## EXTRAIT DU TEXTE
Série en cours (8 tomes pour le moment) par Umiharu Shinohara, éditée en VF par komikku, en VO par Houbunsha.
Sens de lecture japonais, 132x178mm, 8,50€.
Deux premiers tomes sortis en août 2013, 192 pages.
Pour la rentrée, komikku nous propose un plongeon direct dans la littérature avec Le maître des livres d’Umiharu Shinohara. Une série qui s’approprie les codes de narration des mangas culinaires à sa façon.
Miyamoto est un simple employé dans une petite entreprise, bien loin des rêves de grand entrepreneur qu’il entretenait en finissant ses études. Après une soirée bien arrosée avec un client, il tombe sur une petite bibliothèque privée, La rose trémière, dédiée à la littérature enfantine. Il y rencontre un employé pas ordinaire, Mikoshiba, plutôt rude dans ses manières et ses paroles, qui n’a pourtant pas son pareil pour renseigner les amateurs de livres…
Codes de narration des mangas culinaires donc, type Le restaurant du bonheur ou Café Dream, car chaque chapitre est l’occasion de s’arrêter sur une œuvre de la littérature enfantine qui permettra au personnage concerné de réfléchir à sa propre situation. Miyamoto est ainsi le candide que suit le lecteur dans sa découverte de cet univers particulier. Pour autant, le propos n’est ni répétitif ni trop prévisible car les personnages rencontrés deviennent souvent des habitués qu’on retrouve au fil des chapitres suivants, permettant la création d’une équipe sympathique où chacun voit son histoire se développer et s’approfondir au fur et à mesure.

## DONNÉES DISPONIBLES
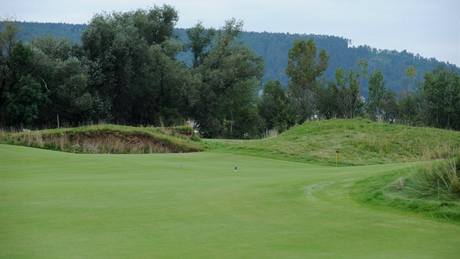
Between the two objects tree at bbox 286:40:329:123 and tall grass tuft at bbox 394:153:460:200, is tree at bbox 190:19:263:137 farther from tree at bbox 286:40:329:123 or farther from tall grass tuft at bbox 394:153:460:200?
tall grass tuft at bbox 394:153:460:200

## TRAVAIL À FAIRE
**a.** Selon la critique du Maître des livres, à quoi est consacrée la bibliothèque privée La rose trémière ?
**b.** Recopiez sans rien changer le passage de la critique du Maître des livres qui va de « Sens de lecture » à « à sa façon. ».

## LES RÉSULTATS
**a.** Elle est dédiée à la littérature enfantine.

**b.**
Sens de lecture japonais, 132x178mm, 8,50€.
Deux premiers tomes sortis en août 2013, 192 pages.
Pour la rentrée, komikku nous propose un plongeon direct dans la littérature avec Le maître des livres d’Umiharu Shinohara. Une série qui s’approprie les codes de narration des mangas culinaires à sa façon.